### Extracted entries
+---+

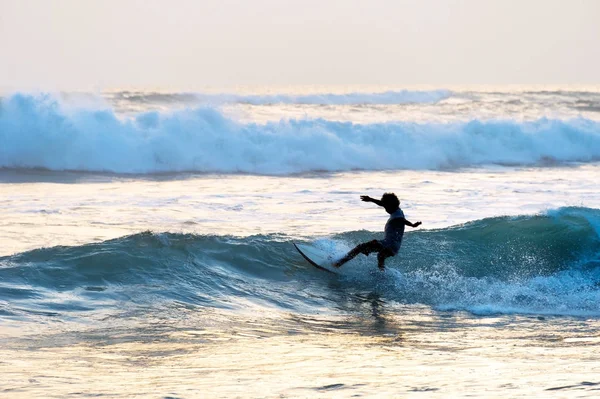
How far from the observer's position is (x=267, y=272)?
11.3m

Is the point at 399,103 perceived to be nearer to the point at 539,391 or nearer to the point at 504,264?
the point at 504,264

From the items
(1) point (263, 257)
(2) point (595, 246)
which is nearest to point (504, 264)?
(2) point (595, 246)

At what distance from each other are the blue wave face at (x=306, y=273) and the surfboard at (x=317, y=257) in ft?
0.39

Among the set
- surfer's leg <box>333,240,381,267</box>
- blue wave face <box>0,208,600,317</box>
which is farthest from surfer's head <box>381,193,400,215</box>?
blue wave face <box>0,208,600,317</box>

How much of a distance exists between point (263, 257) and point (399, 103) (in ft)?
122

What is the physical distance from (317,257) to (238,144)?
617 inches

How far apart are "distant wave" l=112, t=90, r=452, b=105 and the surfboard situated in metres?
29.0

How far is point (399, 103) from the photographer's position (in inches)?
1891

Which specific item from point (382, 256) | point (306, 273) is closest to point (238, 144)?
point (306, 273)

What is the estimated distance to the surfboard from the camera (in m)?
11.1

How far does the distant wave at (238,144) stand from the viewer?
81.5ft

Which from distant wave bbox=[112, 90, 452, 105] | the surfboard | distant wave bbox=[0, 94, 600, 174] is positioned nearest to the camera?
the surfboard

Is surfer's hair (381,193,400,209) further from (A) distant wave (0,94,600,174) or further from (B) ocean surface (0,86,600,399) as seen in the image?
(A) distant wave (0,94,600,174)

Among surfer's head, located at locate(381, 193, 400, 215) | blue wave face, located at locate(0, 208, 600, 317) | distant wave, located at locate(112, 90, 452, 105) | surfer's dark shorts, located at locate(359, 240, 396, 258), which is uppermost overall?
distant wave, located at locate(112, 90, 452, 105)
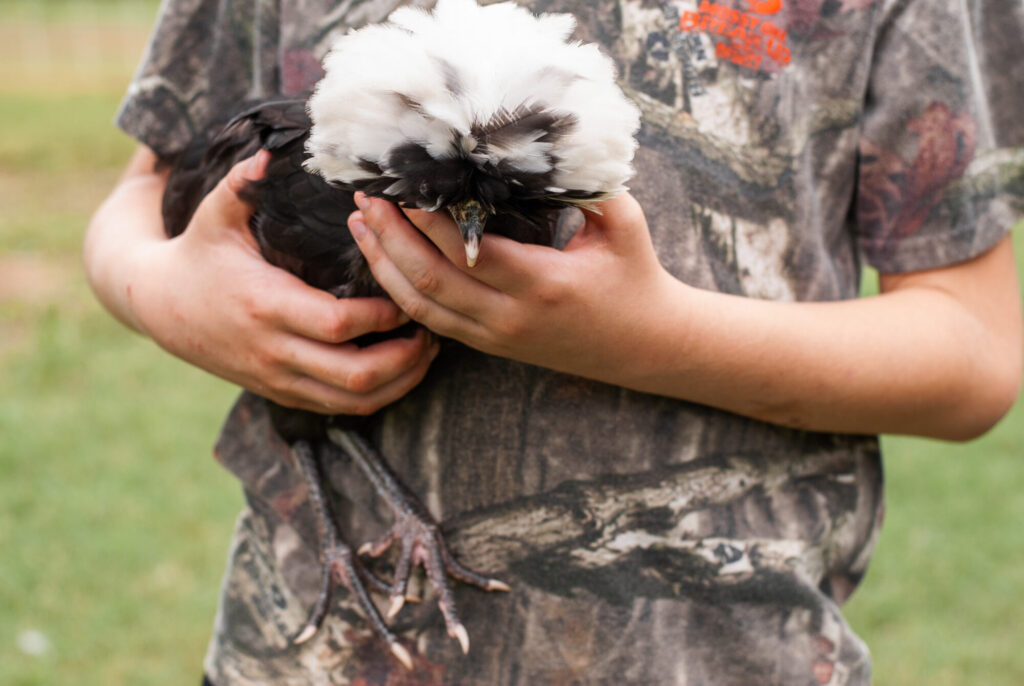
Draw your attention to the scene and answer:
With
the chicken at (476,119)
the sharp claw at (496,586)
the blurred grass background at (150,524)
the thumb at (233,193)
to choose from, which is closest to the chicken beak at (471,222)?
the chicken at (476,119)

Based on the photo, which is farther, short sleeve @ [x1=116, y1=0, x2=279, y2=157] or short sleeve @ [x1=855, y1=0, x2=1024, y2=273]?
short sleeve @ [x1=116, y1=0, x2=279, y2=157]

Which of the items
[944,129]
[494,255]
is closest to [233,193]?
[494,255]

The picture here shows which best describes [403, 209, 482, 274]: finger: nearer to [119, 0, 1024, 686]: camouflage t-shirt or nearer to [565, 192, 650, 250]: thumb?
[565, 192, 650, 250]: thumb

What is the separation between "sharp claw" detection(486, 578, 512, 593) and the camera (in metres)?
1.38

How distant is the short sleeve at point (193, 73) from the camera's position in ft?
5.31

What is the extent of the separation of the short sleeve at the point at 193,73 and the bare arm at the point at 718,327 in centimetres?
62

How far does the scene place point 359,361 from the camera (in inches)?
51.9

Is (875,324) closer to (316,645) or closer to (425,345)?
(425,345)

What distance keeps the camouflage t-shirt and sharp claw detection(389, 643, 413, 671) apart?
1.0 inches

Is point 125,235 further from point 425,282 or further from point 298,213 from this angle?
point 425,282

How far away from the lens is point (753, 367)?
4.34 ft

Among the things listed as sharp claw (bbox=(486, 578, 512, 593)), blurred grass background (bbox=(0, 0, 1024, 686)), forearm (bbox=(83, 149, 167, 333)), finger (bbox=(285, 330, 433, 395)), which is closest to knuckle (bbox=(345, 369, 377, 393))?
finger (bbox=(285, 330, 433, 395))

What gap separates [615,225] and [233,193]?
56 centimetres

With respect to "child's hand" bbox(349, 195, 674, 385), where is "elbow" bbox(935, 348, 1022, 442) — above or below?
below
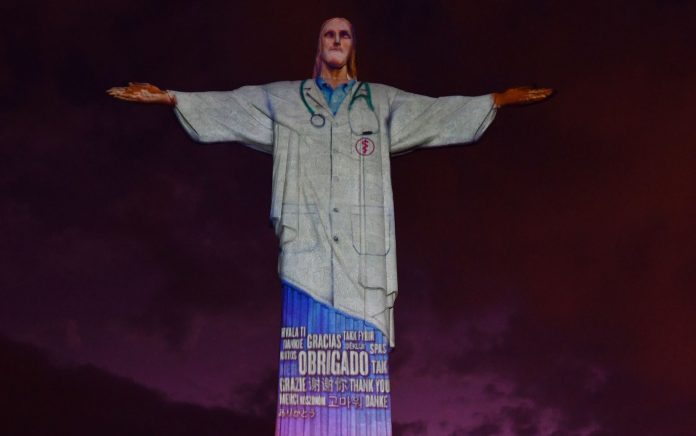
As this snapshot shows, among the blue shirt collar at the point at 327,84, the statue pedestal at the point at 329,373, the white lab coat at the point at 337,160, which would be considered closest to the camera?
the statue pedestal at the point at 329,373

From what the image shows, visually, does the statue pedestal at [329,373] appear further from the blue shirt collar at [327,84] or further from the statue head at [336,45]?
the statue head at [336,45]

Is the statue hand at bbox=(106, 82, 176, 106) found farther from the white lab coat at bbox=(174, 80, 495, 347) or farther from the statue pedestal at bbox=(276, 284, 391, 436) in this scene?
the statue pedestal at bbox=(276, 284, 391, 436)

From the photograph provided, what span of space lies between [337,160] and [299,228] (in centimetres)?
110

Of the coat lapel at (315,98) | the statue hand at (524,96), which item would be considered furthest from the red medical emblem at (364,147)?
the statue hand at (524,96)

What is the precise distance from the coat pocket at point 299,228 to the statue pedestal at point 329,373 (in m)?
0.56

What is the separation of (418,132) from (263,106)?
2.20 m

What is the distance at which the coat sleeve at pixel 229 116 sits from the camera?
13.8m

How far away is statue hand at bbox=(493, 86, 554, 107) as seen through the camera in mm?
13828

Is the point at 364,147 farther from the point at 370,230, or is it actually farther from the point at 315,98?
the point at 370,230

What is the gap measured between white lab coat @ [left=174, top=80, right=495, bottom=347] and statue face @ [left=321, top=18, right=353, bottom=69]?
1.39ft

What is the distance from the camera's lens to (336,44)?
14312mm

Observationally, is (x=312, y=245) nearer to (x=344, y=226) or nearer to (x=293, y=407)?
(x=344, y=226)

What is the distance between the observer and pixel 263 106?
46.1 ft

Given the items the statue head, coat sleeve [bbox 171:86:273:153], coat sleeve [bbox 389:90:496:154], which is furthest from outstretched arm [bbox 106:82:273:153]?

+---+

### What to produce
Print all of the records shown above exactly, leaving out each picture.

### Response below
How far from the observer's position is (x=267, y=272)?
11.3m

Is the point at 399,103 perceived to be nearer to the point at 539,391 or nearer to the point at 504,264?
the point at 504,264

From the items
(1) point (263, 257)
(2) point (595, 246)
which is nearest to point (504, 264)?
(2) point (595, 246)

At what distance from each other are the blue wave face at (x=306, y=273) and the surfboard at (x=317, y=257) in ft?
0.39

Among the set
- surfer's leg <box>333,240,381,267</box>
- blue wave face <box>0,208,600,317</box>
which is farthest from surfer's head <box>381,193,400,215</box>?
blue wave face <box>0,208,600,317</box>

How much of a distance exists between point (263, 257) and point (399, 103) (in ft)?
122

What is the physical distance from (317,257) to (238,144)?
617 inches

How far apart are "distant wave" l=112, t=90, r=452, b=105 and the surfboard situated in metres?
29.0

How far is point (399, 103) from the photographer's position (in inches)?
1891

Which specific item from point (382, 256) | point (306, 273) is closest to point (238, 144)?
point (306, 273)

What is the estimated distance to the surfboard from the camera (in m)?
11.1

How far does the distant wave at (238,144) stand from the viewer?
81.5ft

Which from distant wave bbox=[112, 90, 452, 105] | the surfboard | distant wave bbox=[0, 94, 600, 174] is positioned nearest to the camera?
the surfboard

Is surfer's hair (381,193,400,209) further from (A) distant wave (0,94,600,174) or further from (B) ocean surface (0,86,600,399) as seen in the image?
(A) distant wave (0,94,600,174)

Among surfer's head, located at locate(381, 193, 400, 215) | blue wave face, located at locate(0, 208, 600, 317) | distant wave, located at locate(112, 90, 452, 105) | surfer's dark shorts, located at locate(359, 240, 396, 258), which is uppermost overall?
distant wave, located at locate(112, 90, 452, 105)
Draw your attention to the scene and answer:
With
the chicken at (476,119)
the sharp claw at (496,586)
the blurred grass background at (150,524)
the thumb at (233,193)
to choose from, which is closest to the chicken beak at (471,222)?
the chicken at (476,119)

Based on the photo, which is farther, short sleeve @ [x1=116, y1=0, x2=279, y2=157] or short sleeve @ [x1=855, y1=0, x2=1024, y2=273]?
short sleeve @ [x1=116, y1=0, x2=279, y2=157]

Which of the items
[944,129]
[494,255]
is closest to [233,193]?
[494,255]

The picture here shows which best describes [403, 209, 482, 274]: finger: nearer to [119, 0, 1024, 686]: camouflage t-shirt or nearer to [565, 192, 650, 250]: thumb?
[565, 192, 650, 250]: thumb

What is the separation between "sharp claw" detection(486, 578, 512, 593) and the camera (in metres)?
1.38

How distant is the short sleeve at point (193, 73) from the camera's position in ft?
5.31

What is the extent of the separation of the short sleeve at the point at 193,73 and the bare arm at the point at 718,327 in centimetres?
62

How far does the scene place point 359,361 from the camera (in inches)?
51.9

Is (875,324) closer to (316,645) or closer to (425,345)?
(425,345)

What distance keeps the camouflage t-shirt and sharp claw detection(389, 643, 413, 671) apart?
1.0 inches

Is point 125,235 further from point 425,282 or further from point 298,213 from this angle?
point 425,282

How far away from the lens is point (753, 367)?
4.34 ft

Among the things listed as sharp claw (bbox=(486, 578, 512, 593)), blurred grass background (bbox=(0, 0, 1024, 686)), forearm (bbox=(83, 149, 167, 333)), finger (bbox=(285, 330, 433, 395)), which is closest to knuckle (bbox=(345, 369, 377, 393))?
finger (bbox=(285, 330, 433, 395))

What gap separates [615,225] and [233,193]?
56 centimetres

With respect to "child's hand" bbox(349, 195, 674, 385), where is "elbow" bbox(935, 348, 1022, 442) — above or below?
below
As this snapshot shows, among the blue shirt collar at the point at 327,84, the statue pedestal at the point at 329,373, the white lab coat at the point at 337,160, which would be considered closest to the camera?
the statue pedestal at the point at 329,373

From what the image shows, visually, does the statue pedestal at [329,373] appear further from the blue shirt collar at [327,84] or further from the statue head at [336,45]?
the statue head at [336,45]

Is the statue hand at bbox=(106, 82, 176, 106) found farther from the white lab coat at bbox=(174, 80, 495, 347) or farther from the statue pedestal at bbox=(276, 284, 391, 436) in this scene?
the statue pedestal at bbox=(276, 284, 391, 436)

From the photograph provided, what span of space lies between [337,160] and [299,228] (in centimetres)?
110

Of the coat lapel at (315,98) | the statue hand at (524,96), which item would be considered furthest from the red medical emblem at (364,147)?
the statue hand at (524,96)

What is the precise distance from the coat pocket at point 299,228 to the statue pedestal at point 329,373 (in m)?
0.56

What is the separation of (418,132) from (263,106)?
2.20 m

What is the distance at which the coat sleeve at pixel 229 116 sits from the camera?
13.8m

How far away is statue hand at bbox=(493, 86, 554, 107) as seen through the camera in mm?
13828

Is the point at 364,147 farther from the point at 370,230, or is it actually farther from the point at 315,98?
the point at 370,230

What is the gap measured between white lab coat @ [left=174, top=80, right=495, bottom=347] and statue face @ [left=321, top=18, right=353, bottom=69]?
1.39ft

What is the distance from the camera's lens to (336,44)?
14312mm

Observationally, is (x=312, y=245) nearer to (x=344, y=226) or nearer to (x=293, y=407)?
(x=344, y=226)

What is the distance between the observer and pixel 263 106?
46.1 ft

Given the items the statue head, coat sleeve [bbox 171:86:273:153], coat sleeve [bbox 389:90:496:154], which is furthest from outstretched arm [bbox 106:82:273:153]?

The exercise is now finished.